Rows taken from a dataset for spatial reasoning
-- -- --
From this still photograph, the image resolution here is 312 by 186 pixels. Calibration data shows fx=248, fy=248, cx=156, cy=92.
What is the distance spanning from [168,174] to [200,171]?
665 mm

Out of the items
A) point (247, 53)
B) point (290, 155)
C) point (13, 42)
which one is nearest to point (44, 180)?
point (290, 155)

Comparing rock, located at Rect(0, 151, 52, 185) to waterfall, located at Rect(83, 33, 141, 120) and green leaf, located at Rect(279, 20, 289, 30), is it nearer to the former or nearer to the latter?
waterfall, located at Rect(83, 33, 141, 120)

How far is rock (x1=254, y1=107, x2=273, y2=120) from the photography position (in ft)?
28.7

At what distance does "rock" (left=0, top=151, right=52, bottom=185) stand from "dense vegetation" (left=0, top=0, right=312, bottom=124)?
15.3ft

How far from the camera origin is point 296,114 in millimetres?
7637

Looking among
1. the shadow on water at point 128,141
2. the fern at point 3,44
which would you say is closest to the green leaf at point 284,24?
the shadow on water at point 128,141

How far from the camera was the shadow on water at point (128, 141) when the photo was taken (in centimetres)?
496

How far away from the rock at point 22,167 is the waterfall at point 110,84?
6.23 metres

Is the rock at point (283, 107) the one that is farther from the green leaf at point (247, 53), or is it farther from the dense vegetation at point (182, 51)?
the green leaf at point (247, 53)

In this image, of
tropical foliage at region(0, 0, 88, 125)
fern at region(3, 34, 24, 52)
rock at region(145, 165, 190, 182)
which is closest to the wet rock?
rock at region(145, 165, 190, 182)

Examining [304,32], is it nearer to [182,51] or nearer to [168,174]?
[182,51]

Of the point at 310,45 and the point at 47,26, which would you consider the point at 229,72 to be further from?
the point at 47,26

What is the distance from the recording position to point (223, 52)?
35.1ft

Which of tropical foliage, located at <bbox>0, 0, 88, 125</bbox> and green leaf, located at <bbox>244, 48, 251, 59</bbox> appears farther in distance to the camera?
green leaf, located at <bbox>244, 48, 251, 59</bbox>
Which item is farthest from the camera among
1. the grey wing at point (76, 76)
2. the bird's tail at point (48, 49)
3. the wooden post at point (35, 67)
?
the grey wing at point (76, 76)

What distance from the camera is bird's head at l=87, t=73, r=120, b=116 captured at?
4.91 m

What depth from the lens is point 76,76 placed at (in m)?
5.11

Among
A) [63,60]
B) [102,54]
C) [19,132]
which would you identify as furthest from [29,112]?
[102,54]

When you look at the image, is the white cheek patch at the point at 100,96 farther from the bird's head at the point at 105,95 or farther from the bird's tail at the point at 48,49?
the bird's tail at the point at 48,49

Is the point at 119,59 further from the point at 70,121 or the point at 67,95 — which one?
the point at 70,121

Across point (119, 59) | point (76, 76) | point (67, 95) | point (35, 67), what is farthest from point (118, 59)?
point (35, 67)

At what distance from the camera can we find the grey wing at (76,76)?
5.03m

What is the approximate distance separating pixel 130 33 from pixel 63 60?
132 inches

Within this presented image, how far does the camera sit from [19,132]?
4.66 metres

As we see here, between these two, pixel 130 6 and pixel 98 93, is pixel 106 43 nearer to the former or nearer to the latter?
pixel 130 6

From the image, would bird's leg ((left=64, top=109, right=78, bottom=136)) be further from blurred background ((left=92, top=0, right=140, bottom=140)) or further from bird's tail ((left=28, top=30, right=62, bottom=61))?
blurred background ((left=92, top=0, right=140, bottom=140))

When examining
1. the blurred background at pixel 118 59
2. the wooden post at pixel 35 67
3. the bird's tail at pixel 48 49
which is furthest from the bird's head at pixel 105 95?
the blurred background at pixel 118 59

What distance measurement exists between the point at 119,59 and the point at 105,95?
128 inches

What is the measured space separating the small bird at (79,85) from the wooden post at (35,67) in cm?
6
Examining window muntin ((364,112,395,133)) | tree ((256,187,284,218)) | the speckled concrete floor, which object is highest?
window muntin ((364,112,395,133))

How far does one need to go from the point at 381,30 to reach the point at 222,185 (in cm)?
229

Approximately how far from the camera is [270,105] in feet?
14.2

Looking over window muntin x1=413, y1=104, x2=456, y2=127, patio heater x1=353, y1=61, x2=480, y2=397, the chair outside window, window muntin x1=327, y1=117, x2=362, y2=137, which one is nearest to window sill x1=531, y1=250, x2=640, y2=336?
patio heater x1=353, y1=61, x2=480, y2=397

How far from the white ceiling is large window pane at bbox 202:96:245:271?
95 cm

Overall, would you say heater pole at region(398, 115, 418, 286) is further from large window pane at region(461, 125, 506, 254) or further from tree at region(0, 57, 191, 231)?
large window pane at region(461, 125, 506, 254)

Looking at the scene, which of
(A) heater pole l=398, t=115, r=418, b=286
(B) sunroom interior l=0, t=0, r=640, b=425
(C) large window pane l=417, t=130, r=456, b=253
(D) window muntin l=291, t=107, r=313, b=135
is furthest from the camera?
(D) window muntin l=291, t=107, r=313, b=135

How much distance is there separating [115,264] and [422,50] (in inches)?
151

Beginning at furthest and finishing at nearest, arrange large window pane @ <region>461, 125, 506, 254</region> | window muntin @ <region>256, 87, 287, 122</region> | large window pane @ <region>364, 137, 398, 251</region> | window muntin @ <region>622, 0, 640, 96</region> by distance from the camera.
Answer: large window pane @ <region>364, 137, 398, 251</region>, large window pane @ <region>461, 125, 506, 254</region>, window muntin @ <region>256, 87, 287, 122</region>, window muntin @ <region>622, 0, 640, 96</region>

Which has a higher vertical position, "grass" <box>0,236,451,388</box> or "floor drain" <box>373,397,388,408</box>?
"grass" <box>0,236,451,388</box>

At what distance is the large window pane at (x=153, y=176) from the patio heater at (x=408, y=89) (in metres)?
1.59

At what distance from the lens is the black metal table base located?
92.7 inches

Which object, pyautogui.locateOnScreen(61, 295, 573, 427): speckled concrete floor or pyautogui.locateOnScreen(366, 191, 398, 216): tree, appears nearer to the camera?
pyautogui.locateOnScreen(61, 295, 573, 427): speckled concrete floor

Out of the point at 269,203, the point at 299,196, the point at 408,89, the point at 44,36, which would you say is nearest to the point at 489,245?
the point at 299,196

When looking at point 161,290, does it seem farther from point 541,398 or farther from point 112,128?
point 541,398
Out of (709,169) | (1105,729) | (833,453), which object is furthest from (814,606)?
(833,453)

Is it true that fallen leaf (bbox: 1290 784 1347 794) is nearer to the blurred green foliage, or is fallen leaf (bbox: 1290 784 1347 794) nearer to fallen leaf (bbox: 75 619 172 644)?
-- -- --
*Problem*: Retype the lines above word for word.

*Reply to the exercise*:
From this still photograph, the image resolution here is 312 by 186 pixels. Calibration data shows fx=248, fy=248, cx=156, cy=92.
What is the distance spanning from [168,174] to [200,171]?
665 mm

Out of the items
A) point (247, 53)
B) point (290, 155)
C) point (13, 42)
which one is nearest to point (44, 180)?
point (290, 155)

Comparing rock, located at Rect(0, 151, 52, 185) to waterfall, located at Rect(83, 33, 141, 120) and green leaf, located at Rect(279, 20, 289, 30), is it nearer to the former or nearer to the latter?
waterfall, located at Rect(83, 33, 141, 120)

How far is rock (x1=254, y1=107, x2=273, y2=120) from the photography position (in ft)?
28.7

At what distance does "rock" (left=0, top=151, right=52, bottom=185) stand from "dense vegetation" (left=0, top=0, right=312, bottom=124)?
15.3ft

How far from the camera origin is point 296,114 in millimetres?
7637

Looking among
1. the shadow on water at point 128,141
2. the fern at point 3,44
which would you say is closest to the green leaf at point 284,24?
the shadow on water at point 128,141

How far from the camera was the shadow on water at point (128, 141) when the photo was taken (in centimetres)?
496

How far away from the rock at point 22,167 is the waterfall at point 110,84?
6.23 metres

Is the rock at point (283, 107) the one that is farther from the green leaf at point (247, 53), or is it farther from the dense vegetation at point (182, 51)?
the green leaf at point (247, 53)

In this image, of
tropical foliage at region(0, 0, 88, 125)
fern at region(3, 34, 24, 52)
rock at region(145, 165, 190, 182)
which is closest to the wet rock?
rock at region(145, 165, 190, 182)

Examining [304,32], is it nearer to [182,51] or nearer to [168,174]?
[182,51]

Of the point at 310,45 and the point at 47,26, which would you consider the point at 229,72 to be further from?
the point at 47,26

What is the distance from the recording position to point (223, 52)?
35.1ft

Which of tropical foliage, located at <bbox>0, 0, 88, 125</bbox> and green leaf, located at <bbox>244, 48, 251, 59</bbox> appears farther in distance to the camera?
green leaf, located at <bbox>244, 48, 251, 59</bbox>
Which item is farthest from the camera among
1. the grey wing at point (76, 76)
2. the bird's tail at point (48, 49)
3. the wooden post at point (35, 67)
?
the grey wing at point (76, 76)

What distance from the camera is bird's head at l=87, t=73, r=120, b=116 captured at?
4.91 m

What depth from the lens is point 76,76 placed at (in m)?
5.11

Among
A) [63,60]
B) [102,54]
C) [19,132]
which would you identify as furthest from [29,112]?
[102,54]

When you look at the image, is the white cheek patch at the point at 100,96 farther from the bird's head at the point at 105,95 or farther from the bird's tail at the point at 48,49?
the bird's tail at the point at 48,49

Is the point at 119,59 further from the point at 70,121 or the point at 67,95 — which one?
the point at 70,121

Across point (119, 59) | point (76, 76) | point (67, 95) | point (35, 67), what is farthest from point (118, 59)?
point (35, 67)

At what distance from the camera can we find the grey wing at (76,76)?
5.03m

What is the approximate distance separating pixel 130 33 from pixel 63 60?
132 inches

Within this presented image, how far does the camera sit from [19,132]?
4.66 metres

As we see here, between these two, pixel 130 6 and pixel 98 93, is pixel 106 43 nearer to the former or nearer to the latter?
pixel 130 6

From the image, would bird's leg ((left=64, top=109, right=78, bottom=136)) be further from blurred background ((left=92, top=0, right=140, bottom=140)) or further from bird's tail ((left=28, top=30, right=62, bottom=61))?
blurred background ((left=92, top=0, right=140, bottom=140))

When examining
1. the blurred background at pixel 118 59
2. the wooden post at pixel 35 67
3. the bird's tail at pixel 48 49
which is furthest from the bird's head at pixel 105 95?
the blurred background at pixel 118 59

What distance measurement exists between the point at 119,59 and the point at 105,95?
128 inches

What is the measured space separating the small bird at (79,85) from the wooden post at (35,67) in cm?
6
Examining window muntin ((364,112,395,133)) | tree ((256,187,284,218)) | the speckled concrete floor, which object is highest?
window muntin ((364,112,395,133))

How far does one need to go from the point at 381,30 to reach the point at 222,185 (in cm)?
229

Approximately how far from the camera is [270,105] in feet?
14.2

Looking over window muntin x1=413, y1=104, x2=456, y2=127, patio heater x1=353, y1=61, x2=480, y2=397, the chair outside window, window muntin x1=327, y1=117, x2=362, y2=137, which one is nearest to window sill x1=531, y1=250, x2=640, y2=336?
patio heater x1=353, y1=61, x2=480, y2=397

How far from the white ceiling is large window pane at bbox 202:96:245:271?
95 cm

Overall, would you say heater pole at region(398, 115, 418, 286) is further from large window pane at region(461, 125, 506, 254) or further from tree at region(0, 57, 191, 231)?
large window pane at region(461, 125, 506, 254)

Looking at the scene, which of
(A) heater pole l=398, t=115, r=418, b=286
(B) sunroom interior l=0, t=0, r=640, b=425
(C) large window pane l=417, t=130, r=456, b=253
(D) window muntin l=291, t=107, r=313, b=135
is furthest from the camera?
(D) window muntin l=291, t=107, r=313, b=135

How much distance is there separating [115,264] and [422,50] (in inches)?
151

Beginning at furthest and finishing at nearest, arrange large window pane @ <region>461, 125, 506, 254</region> | window muntin @ <region>256, 87, 287, 122</region> | large window pane @ <region>364, 137, 398, 251</region> | window muntin @ <region>622, 0, 640, 96</region> by distance from the camera.
Answer: large window pane @ <region>364, 137, 398, 251</region>, large window pane @ <region>461, 125, 506, 254</region>, window muntin @ <region>256, 87, 287, 122</region>, window muntin @ <region>622, 0, 640, 96</region>

Which has a higher vertical position, "grass" <box>0,236,451,388</box> or "floor drain" <box>373,397,388,408</box>?
"grass" <box>0,236,451,388</box>

At what distance is the large window pane at (x=153, y=176) from the patio heater at (x=408, y=89) (in metres)?
1.59

At what distance from the lens is the black metal table base located?
92.7 inches

Which object, pyautogui.locateOnScreen(61, 295, 573, 427): speckled concrete floor or pyautogui.locateOnScreen(366, 191, 398, 216): tree, appears nearer to the camera?
pyautogui.locateOnScreen(61, 295, 573, 427): speckled concrete floor

Out of the point at 269,203, the point at 299,196, the point at 408,89, the point at 44,36, which would you say is nearest to the point at 489,245?
the point at 299,196

When looking at point 161,290, does it seem farther from point 541,398 or farther from point 112,128?
point 541,398
Out of (709,169) | (1105,729) | (833,453), which object is furthest from (814,606)?
(833,453)

Is it true that fallen leaf (bbox: 1290 784 1347 794) is nearer to the blurred green foliage, or is fallen leaf (bbox: 1290 784 1347 794) nearer to fallen leaf (bbox: 75 619 172 644)?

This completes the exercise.